Numerous college level electronics experiments can be performed using Pocket Science Lab (PSLab). The Android app and the Desktop app have all the essential features needed to perform these experiments and both these apps have quite a large number of experiments built-in. Some of the common experiments involve the use of BJT (Bipolar Junction Transistor), Zener Diode, FET (Field Effect Transistor), Op-Amp ( Operational Amplifier) etc. This blog walks through the details of performing some experiments using the above commonly used elements.  

The materials required for all the experiments are minimal and includes a few things like PSLab hardware device, components like Diodes, Transistors, Op-Amps etc., connecting wires/jumpers and secondary components like resistors, capacitors etc. Most of these elements would be a part of the PSLab Accessory Kit.

It is recommended to read this blog here, go through the resources mentioned at the end and also get acquainted with construction of circuits before advancing with the experiments mentioned in this blog.

_Study material_.
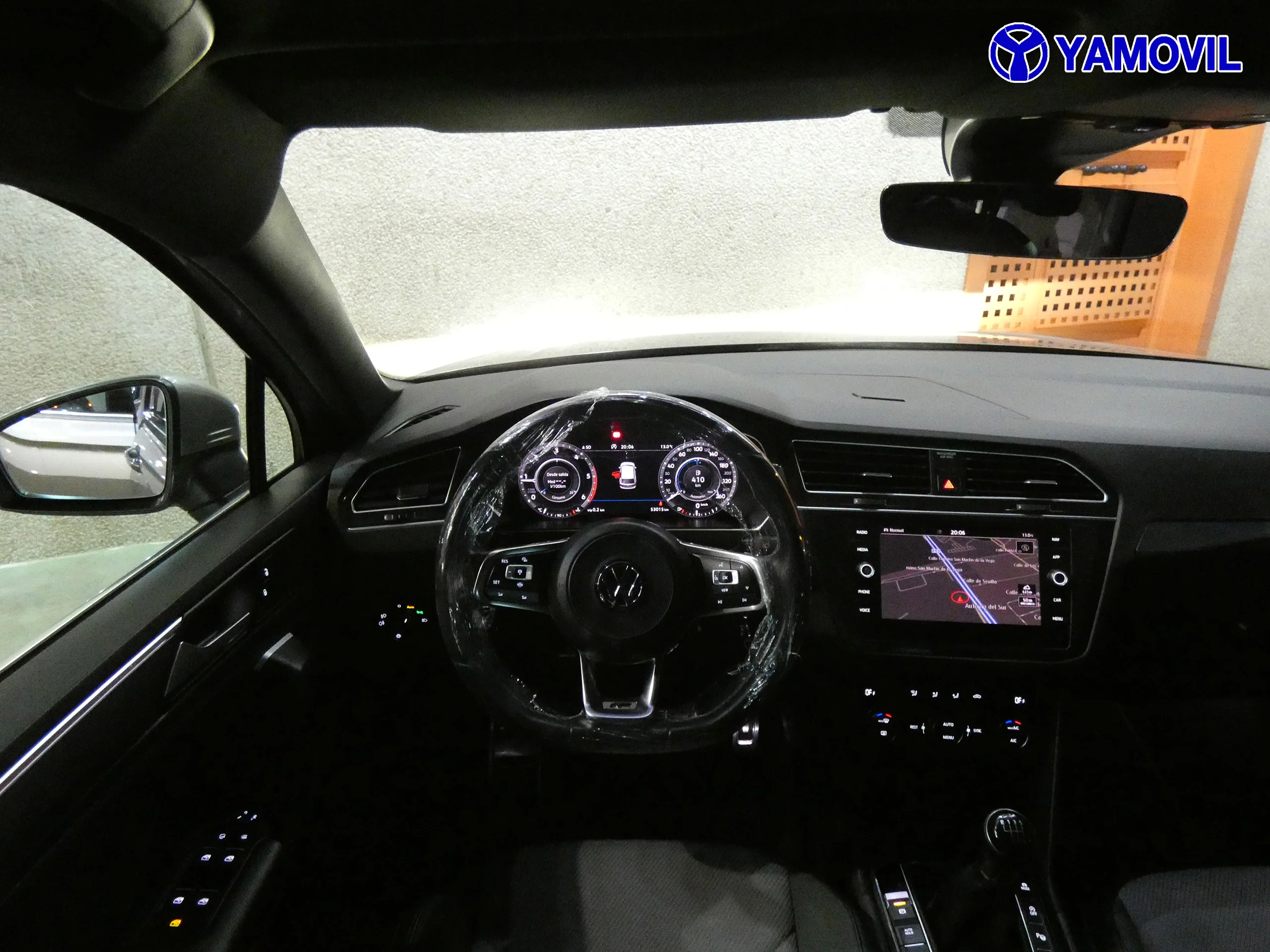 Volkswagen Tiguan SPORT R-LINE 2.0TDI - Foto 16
---
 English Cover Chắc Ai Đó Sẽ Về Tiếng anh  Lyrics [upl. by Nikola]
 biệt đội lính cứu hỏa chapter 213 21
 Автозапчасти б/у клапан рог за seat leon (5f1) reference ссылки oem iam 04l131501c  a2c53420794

_Task to carry out_.
According to the PSLab passage, what would most of the required materials be part of? The rows come from a different source than the PSLab passage.

_Answer section_.
The PSLab Accessory Kit.